Following a recent ruling by the Czech Supreme Court, employers will no longer be required to offer another job to employees who are dismissed on grounds of redundancy, not even if a suitable job is open at the same place of employment. This practice was approved by the Supreme Court in order to unify civil and commercial judicial practice and should be followed by all courts charged with settling labour disputes.

The lawsuit in question, which was filed in Prague by an employee against its employer (KŠB was the employer’s legal counsel) due to the employer’s failure to comply with the duty to offer a replacement job, was therefore returned to the district court with jurisdiction over the case. Complying with the binding legal opinion expressed by the Supreme Court, the district court dismissed the employee’s lawsuit.

The dismissed employee’s major grounds for the lawsuit was that the employer had another vacant job requiring a similar level of experience and skill at the moment the employee was dismissed. Both the district court for Prague 10 and the Municipal Court in Prague ruled in favour of the plaintiff, but the Supreme Court dismissed both judgments following the employer’s appeal.

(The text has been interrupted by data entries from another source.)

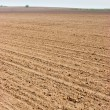 Plowed field — Stock Photo #13739471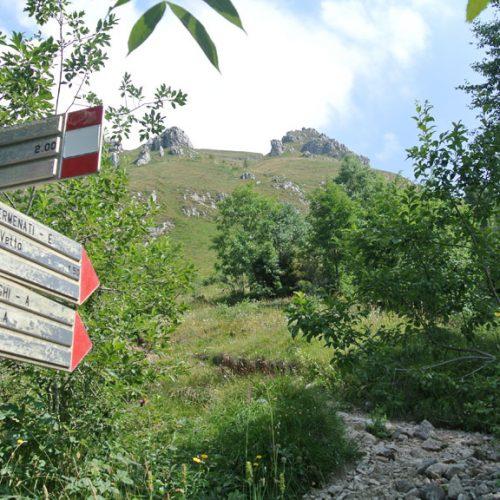 Sentiero nel bosco dei Piani Resinelli Cresta Sinigaglia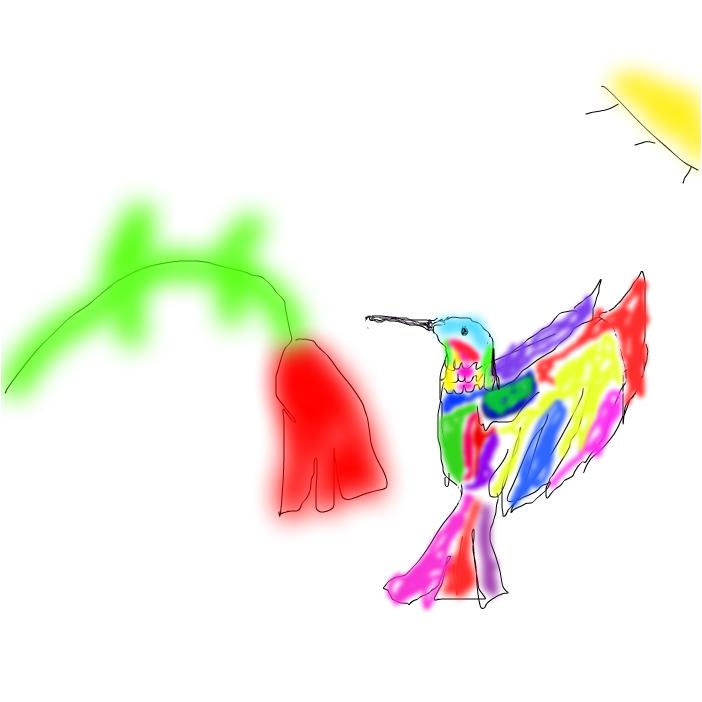 fiery thoated hummingbird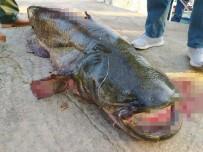 İznik Gölü'nde 65 Kiloluk Dev Yayın Balığı Yakalandı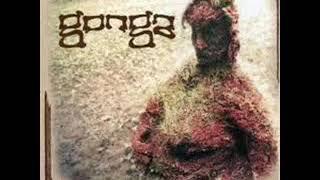 Gonga - Pocket Scientist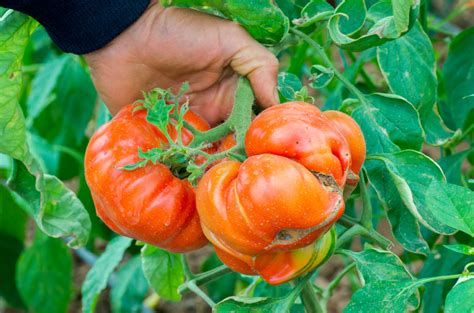 tomaten mit braunfaeule sind sie essbar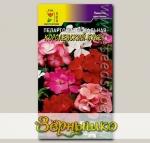 Пеларгония Королевский букет, Смесь, 0,02 г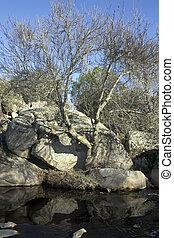 pequeno, rio, com, árvores, ligado, um, lado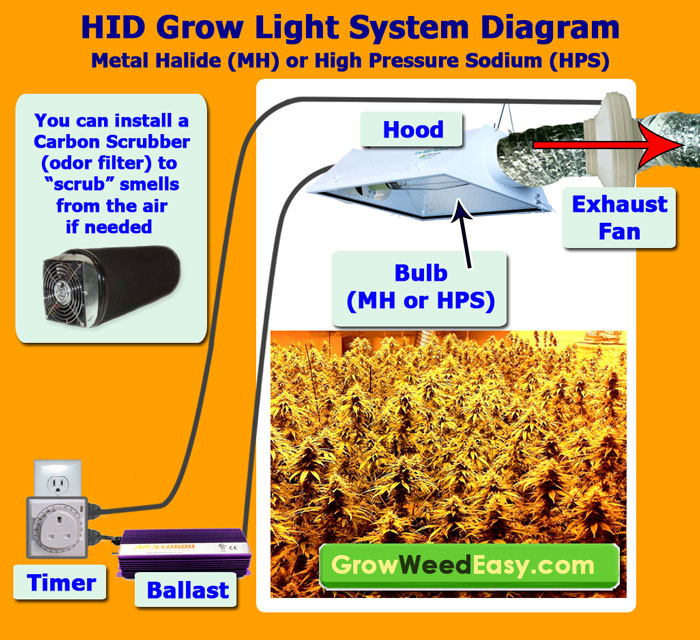 Heat Generated By Metal Halide Lamp: Plus Stealthy & Cheap Way To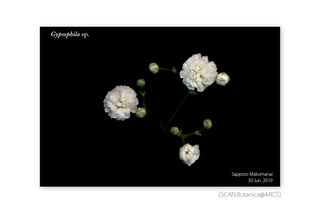 web_190705_Gypsophila_FL_w_190630_03_01_1200_cr02_PC_900.jpg
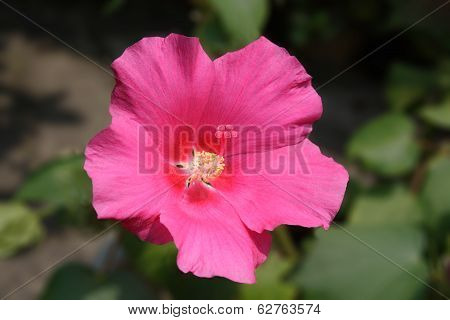 Close up of pink hibiscus flower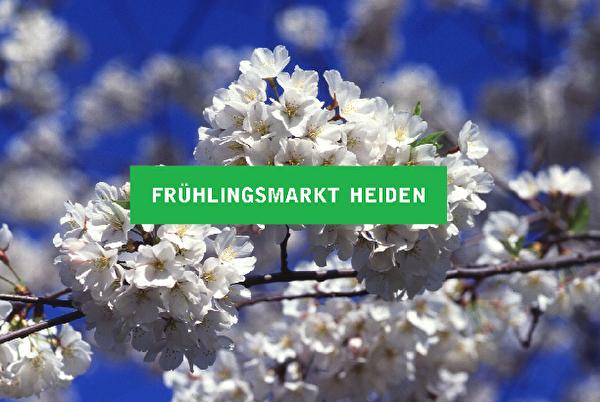 Markt im Frühling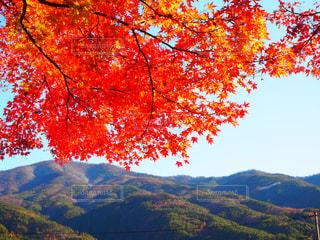 山とカエデの写真・画像素材[3050413]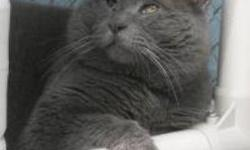 Domestic Short Hair - Grey Grey - Medium - Adult - Male - Cat CHARACTERISTICS: Breed: Domestic Short Hair Size: Medium Petfinder ID: 25183240 ADDITIONAL INFO: Pet has been spayed/neutered CONTACT: Chemung County Humane Society and SPCA | Elmira, NY |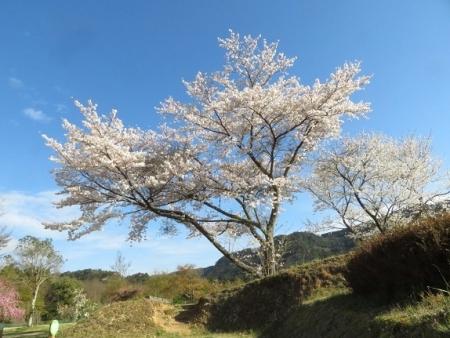 星野村 桜 2019-04-05 038
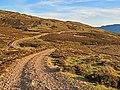 Hill track near Creag Odhar - geograph.org.uk - 688064.jpg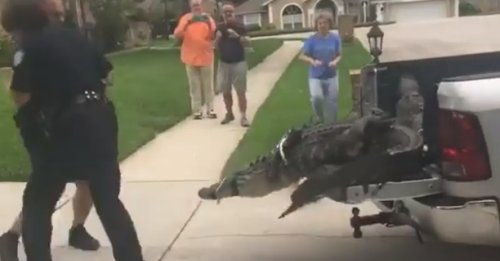 This giant alligator KO'ing an official is the most Florida thing you'll see all day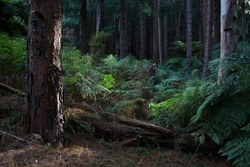 Ferns and pine in late dappled sunlight at the Hamer Forest Arboretum in Olinda in the Dandenong Ranges, Melbourne, Australia.  The image has a gentle feeling of peace and quiet, magical.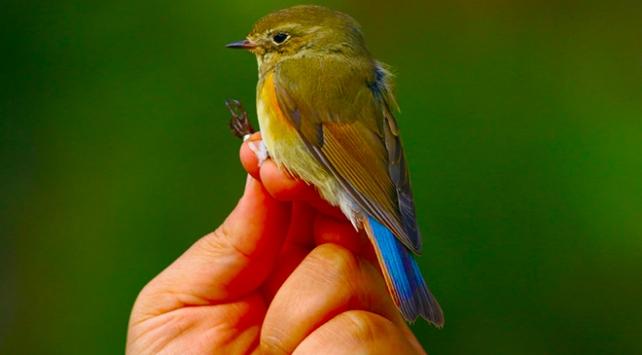 Kızılırmak Deltası Kuş Cennetinde mavi kuyruklu bülbül görüldü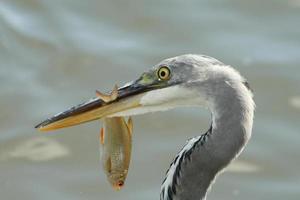 grå häger med en fisk foto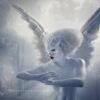 Help - последнее сообщение от Angel on broomstick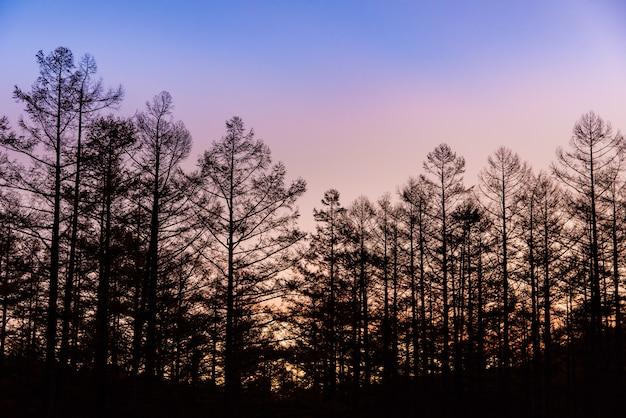 Voor zonsondergang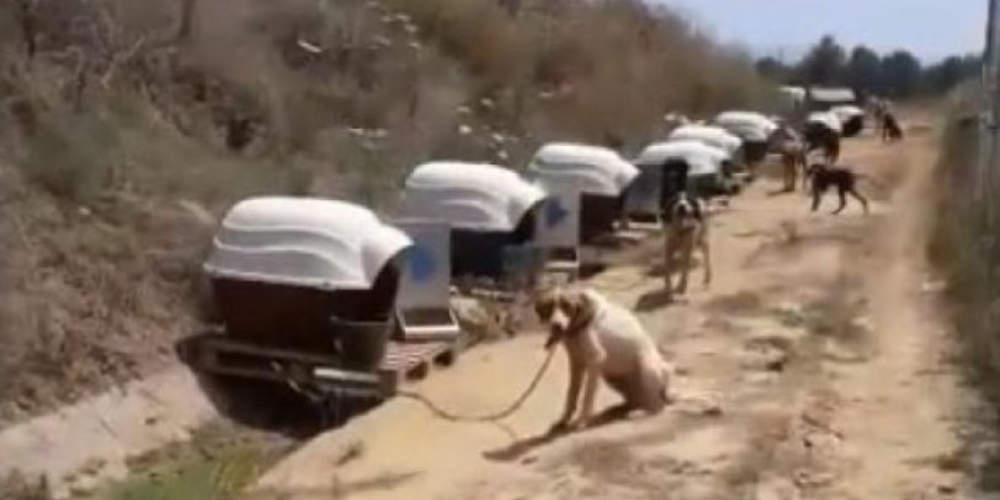 Σάλος στη Σπάρτη: Αδέσποτα μένουν αλυσοδεμένα εν μέσω καύσωνα σε δημοτικό χώρο [βίντεο]
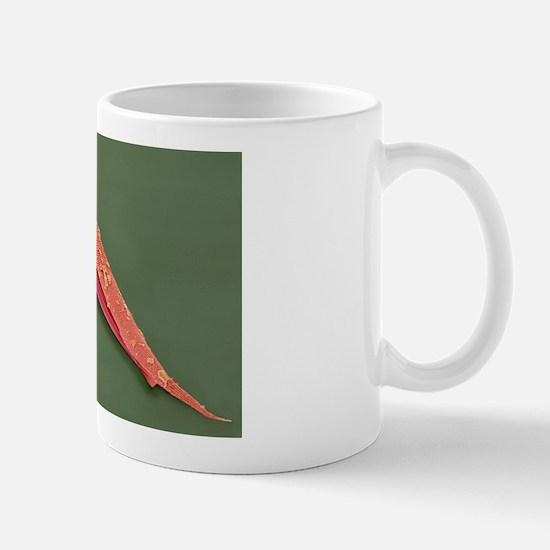 z1800259 Mug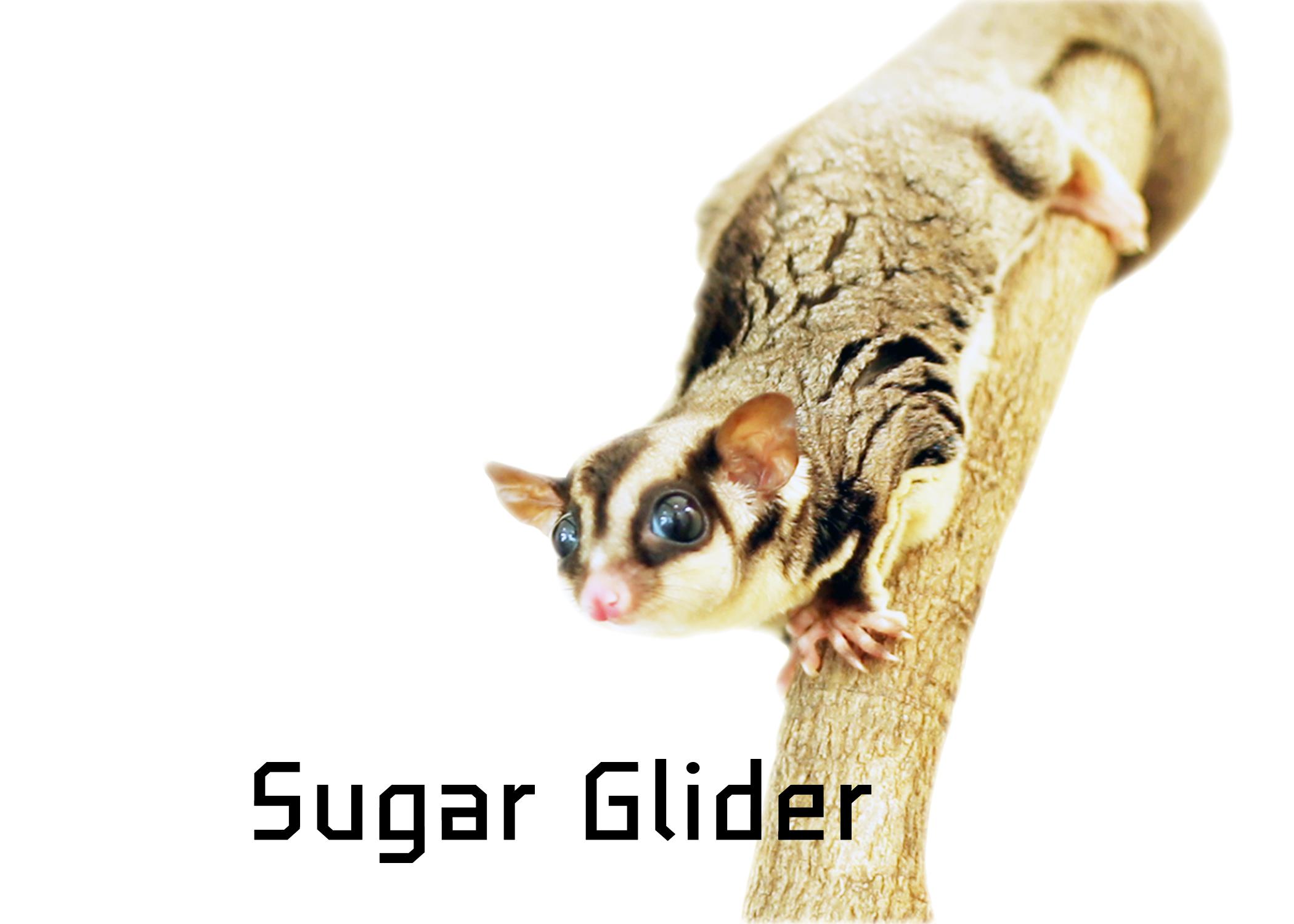 Sugar Glider ซูการ์ไกรเดอร์
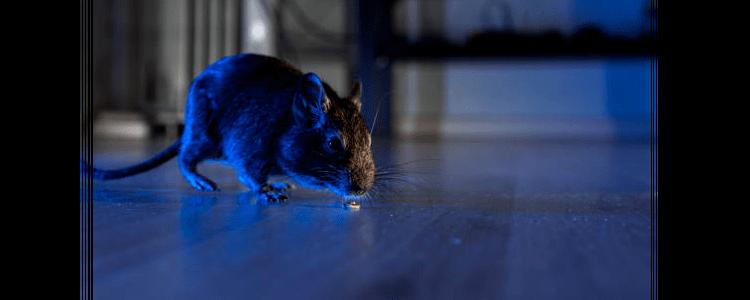Rodent Control Alexandria
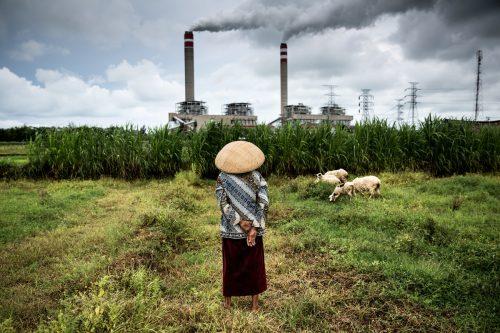 Una pastora cuida de su rebaño de ovejas que pastan cerca de una central de carbón en Jepara, Java Central.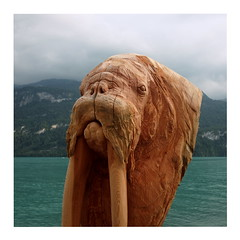 I Am the Walrus (ngbrx) Tags: brienz berneseoberland switzerland schweiz suisse svizzera bern berne bernese berner oberland brienzer brienzersee see lake walrus walross holzschnitzerei wood carving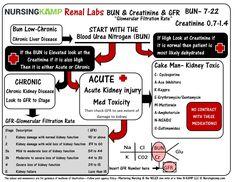 Nursing Labs, Med Surg Nursing, Nursing Student Tips, Nursing Board, Pharmacology Nursing, Nursing Notes, Nursing Students, Nursing Schools, Ob Nursing
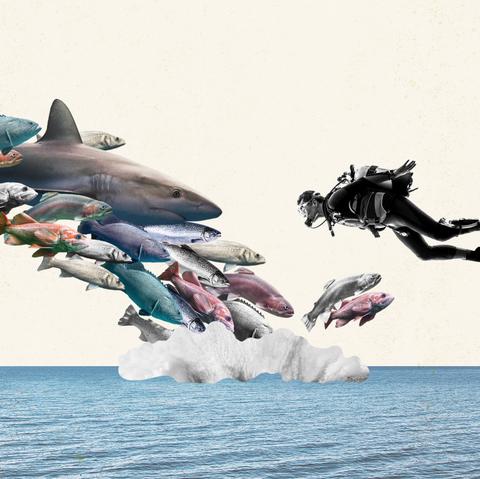 Shark, Great white shark, Cartilaginous fish, Marine mammal, Fish, Dolphin, Cetacea, Lamniformes, Animation, Lamnidae,
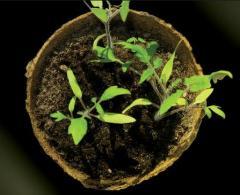 Fertilizers for garden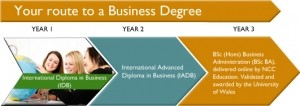 Business Degree Structure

The Supreme Court held that labour laws effective since 1 January 2007 did not include the duty to offer a replacement job (in the form defined in Act No. 262/2006 Coll., the Labour Code, as amended). This means that employers may dismiss employees on the grounds of the Labour Code’s Section 52(c) even if they are still able to employ them at the agreed place of employment and can offer another job which is equal or similar to the original job.